§ Objectives:
[a] In the PFAS text, condense the paragraph beginning "NACWA’s advocacy priorities on PFAS" into a bulleted list that keeps its main points.
[b] Transcribe the PFAS text from "Potential Concerns for" to "public clean water utilities." word for word.

Publicly owned clean water utilities are “passive receivers” of PFAS, since they do not produce or manufacture PFAS but de facto “receive” these chemicals through the raw influent that arrives at the treatment plant. This influent can come from domestic, industrial, and commercial sources and may contain PFAS constituents ranging from trace to higher concentrations, depending on the nature of the dischargers to the sewer system.

Although the influent is not generated by the utility, the utility is responsible for treating it under the Clean Water Act. Municipal clean water utilities were not traditionally designed or intended with PFAS treatment capabilities in mind. Today, there are no cost-effective techniques available to treat or remove PFAS for the sheer volume of wastewater managed daily by clean water utilities.

NACWA’s advocacy priorities on PFAS include urging source control, empowering the Clean Water Act pretreatment program, preventing public utilities and their customers from unintended liabilities and costs of PFAS management, and advancing research to support sound rulemaking that protects public health and the environment.

Potential Concerns for Clean Water Agencies

Public clean water utilities receive and treat a broad range of influent from heterogenous sources including domestic, industrial, and commercial sources. Given the ubiquity of PFAS compounds, it is highly likely all POTWs are receiving some level of PFAS in their influent, with significant variation across communities.  These PFAS chemicals can then be present in both POTW effluent and in biosolids, presenting potential legal and regulatory liability for public clean water utilities.   

However, wastewater utilities were designed prior to awareness of PFAS concerns and thus not designed to treat or remove PFAS chemicals. Because new standards could mandate costly investments and/or impose costly liability for utilities which did not generate or profit from PFAS, NACWA’s position is that the manufacturers of these chemicals should bear responsibility for the costs of clean up and treatment – a “polluter pays” model.

§ Stored data:
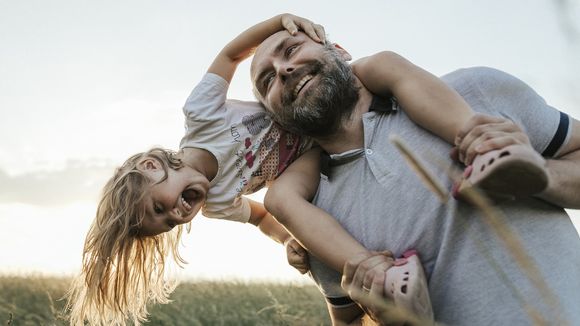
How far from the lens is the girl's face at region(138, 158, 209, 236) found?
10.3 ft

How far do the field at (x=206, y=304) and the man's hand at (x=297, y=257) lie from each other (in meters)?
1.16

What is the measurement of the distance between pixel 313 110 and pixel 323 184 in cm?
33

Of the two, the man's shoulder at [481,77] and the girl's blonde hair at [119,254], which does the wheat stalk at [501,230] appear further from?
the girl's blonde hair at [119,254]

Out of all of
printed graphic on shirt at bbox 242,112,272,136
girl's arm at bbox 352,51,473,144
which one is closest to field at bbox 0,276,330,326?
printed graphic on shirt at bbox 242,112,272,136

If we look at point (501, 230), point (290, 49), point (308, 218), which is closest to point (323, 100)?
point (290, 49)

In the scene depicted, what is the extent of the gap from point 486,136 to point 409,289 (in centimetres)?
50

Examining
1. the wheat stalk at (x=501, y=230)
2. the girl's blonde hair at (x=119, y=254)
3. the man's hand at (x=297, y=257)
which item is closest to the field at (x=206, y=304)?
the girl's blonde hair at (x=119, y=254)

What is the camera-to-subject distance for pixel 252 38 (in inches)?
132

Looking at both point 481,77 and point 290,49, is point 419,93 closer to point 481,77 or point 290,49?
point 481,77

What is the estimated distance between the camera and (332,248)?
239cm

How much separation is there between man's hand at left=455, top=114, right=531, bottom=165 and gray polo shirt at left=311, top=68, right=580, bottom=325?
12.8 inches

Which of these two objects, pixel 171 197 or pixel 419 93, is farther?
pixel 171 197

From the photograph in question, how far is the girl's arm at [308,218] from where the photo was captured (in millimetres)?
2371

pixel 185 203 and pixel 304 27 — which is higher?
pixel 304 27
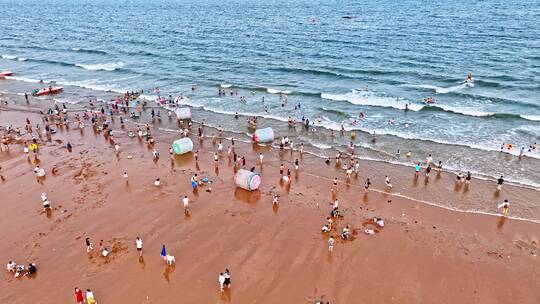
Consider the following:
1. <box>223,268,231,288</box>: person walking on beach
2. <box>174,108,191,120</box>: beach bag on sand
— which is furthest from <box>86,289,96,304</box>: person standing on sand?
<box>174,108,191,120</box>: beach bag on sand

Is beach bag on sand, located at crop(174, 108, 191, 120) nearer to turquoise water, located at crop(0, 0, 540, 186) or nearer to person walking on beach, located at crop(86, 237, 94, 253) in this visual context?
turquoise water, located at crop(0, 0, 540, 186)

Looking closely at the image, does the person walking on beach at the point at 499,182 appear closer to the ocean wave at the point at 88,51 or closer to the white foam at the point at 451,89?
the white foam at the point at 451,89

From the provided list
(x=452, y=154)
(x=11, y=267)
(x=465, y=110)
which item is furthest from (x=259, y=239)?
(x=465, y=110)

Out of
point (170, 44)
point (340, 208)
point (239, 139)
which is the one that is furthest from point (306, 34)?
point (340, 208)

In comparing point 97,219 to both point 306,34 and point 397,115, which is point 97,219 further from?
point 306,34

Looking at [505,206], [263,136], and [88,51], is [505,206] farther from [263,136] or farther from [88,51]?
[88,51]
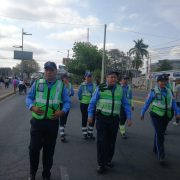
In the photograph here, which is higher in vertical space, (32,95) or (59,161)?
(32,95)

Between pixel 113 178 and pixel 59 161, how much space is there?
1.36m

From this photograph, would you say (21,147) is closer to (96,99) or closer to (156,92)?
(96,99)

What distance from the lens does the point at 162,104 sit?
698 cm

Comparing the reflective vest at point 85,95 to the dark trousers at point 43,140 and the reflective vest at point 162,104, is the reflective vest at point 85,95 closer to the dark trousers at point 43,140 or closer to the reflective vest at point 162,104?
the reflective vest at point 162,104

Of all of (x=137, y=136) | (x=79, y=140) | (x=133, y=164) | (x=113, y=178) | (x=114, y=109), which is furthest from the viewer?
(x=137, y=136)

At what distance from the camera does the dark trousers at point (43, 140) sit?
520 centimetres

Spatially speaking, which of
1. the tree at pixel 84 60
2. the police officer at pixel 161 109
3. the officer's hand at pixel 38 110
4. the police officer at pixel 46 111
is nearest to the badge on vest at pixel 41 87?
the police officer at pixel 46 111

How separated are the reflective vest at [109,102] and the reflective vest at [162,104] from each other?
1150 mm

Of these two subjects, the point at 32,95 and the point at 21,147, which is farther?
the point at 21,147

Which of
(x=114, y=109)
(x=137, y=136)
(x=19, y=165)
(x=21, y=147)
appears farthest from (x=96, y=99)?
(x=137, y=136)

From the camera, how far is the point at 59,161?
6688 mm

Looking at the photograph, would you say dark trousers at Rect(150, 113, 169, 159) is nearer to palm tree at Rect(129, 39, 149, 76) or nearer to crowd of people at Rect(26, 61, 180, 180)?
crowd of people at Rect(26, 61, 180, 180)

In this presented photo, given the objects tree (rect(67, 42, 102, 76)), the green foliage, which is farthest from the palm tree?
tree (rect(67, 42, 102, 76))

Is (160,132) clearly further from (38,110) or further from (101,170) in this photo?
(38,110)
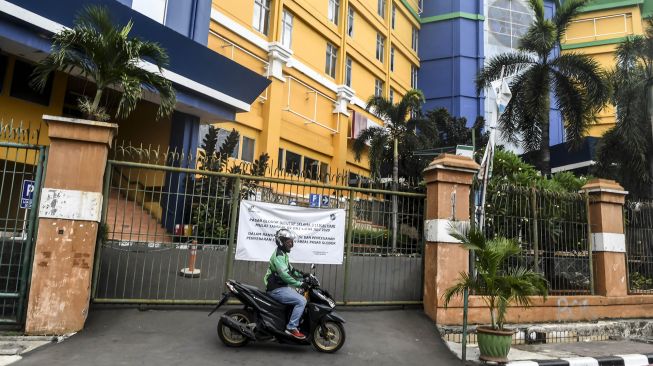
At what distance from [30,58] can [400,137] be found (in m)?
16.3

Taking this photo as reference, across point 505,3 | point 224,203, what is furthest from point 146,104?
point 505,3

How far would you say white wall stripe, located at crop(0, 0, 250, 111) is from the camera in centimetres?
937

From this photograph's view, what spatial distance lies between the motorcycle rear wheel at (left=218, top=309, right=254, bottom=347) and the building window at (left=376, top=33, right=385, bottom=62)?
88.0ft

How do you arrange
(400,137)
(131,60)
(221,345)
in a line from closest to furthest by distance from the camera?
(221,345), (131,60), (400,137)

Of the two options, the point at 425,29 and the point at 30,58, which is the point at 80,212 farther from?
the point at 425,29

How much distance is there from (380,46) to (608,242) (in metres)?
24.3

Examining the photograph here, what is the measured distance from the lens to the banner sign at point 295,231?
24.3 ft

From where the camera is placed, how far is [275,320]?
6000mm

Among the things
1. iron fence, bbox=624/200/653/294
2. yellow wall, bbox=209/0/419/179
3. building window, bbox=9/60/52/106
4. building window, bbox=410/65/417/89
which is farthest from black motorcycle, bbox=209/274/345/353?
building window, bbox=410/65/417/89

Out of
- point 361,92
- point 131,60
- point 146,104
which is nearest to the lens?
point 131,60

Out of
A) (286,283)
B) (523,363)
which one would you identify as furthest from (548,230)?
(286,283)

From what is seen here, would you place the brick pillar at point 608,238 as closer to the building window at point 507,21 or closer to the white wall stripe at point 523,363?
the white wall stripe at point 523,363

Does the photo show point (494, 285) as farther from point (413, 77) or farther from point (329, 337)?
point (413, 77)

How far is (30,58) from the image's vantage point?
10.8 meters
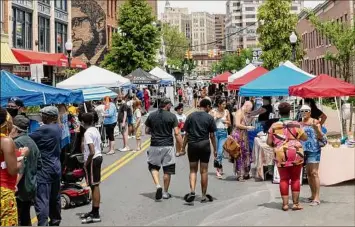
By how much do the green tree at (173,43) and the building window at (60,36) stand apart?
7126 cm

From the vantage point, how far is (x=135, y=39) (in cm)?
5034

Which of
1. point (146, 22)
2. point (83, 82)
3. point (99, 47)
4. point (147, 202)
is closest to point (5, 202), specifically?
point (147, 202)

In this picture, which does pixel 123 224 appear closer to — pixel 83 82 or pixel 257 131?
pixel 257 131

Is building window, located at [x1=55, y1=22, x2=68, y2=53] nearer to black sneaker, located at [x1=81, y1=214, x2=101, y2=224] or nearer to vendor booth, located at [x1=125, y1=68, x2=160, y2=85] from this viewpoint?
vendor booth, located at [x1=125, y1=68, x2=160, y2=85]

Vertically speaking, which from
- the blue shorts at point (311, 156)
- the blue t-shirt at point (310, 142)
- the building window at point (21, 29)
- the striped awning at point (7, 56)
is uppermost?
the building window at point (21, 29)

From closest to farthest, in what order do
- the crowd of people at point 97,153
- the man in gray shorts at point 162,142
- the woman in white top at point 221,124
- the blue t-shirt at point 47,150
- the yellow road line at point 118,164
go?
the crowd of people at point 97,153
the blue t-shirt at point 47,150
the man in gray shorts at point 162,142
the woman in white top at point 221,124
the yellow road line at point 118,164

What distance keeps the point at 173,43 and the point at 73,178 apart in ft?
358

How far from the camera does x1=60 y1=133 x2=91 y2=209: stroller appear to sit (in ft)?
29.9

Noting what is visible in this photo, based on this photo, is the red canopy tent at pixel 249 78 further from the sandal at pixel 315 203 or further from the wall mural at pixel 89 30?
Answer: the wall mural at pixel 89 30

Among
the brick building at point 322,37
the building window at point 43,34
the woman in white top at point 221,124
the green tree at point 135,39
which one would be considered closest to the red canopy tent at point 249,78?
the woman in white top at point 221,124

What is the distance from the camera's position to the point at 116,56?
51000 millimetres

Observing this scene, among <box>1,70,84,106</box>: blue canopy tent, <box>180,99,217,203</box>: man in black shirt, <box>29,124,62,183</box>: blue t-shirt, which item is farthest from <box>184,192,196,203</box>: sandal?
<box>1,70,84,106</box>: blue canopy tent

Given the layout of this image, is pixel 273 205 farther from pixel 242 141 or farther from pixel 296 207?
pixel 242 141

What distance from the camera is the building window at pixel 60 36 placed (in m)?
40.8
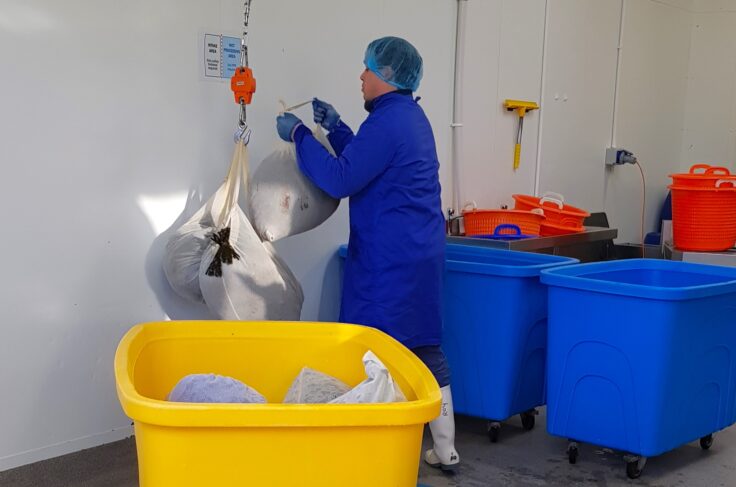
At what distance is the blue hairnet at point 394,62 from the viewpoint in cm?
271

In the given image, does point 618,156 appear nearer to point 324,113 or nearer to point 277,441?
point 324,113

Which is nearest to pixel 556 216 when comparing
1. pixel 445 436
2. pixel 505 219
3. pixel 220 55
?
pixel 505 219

§ Worked solutions:
[a]
NACWA’s advocacy priorities on PFAS:
- Urging source control
- Empowering the Clean Water Act pretreatment program
- Preventing public utilities and their customers from unintended liabilities and costs of PFAS management
- Advancing research to support sound rulemaking that protects public health and the environment

[b]
Potential Concerns for Clean Water Agencies

Public clean water utilities receive and treat a broad range of influent from heterogenous sources including domestic, industrial, and commercial sources. Given the ubiquity of PFAS compounds, it is highly likely all POTWs are receiving some level of PFAS in their influent, with significant variation across communities.  These PFAS chemicals can then be present in both POTW effluent and in biosolids, presenting potential legal and regulatory liability for public clean water utilities.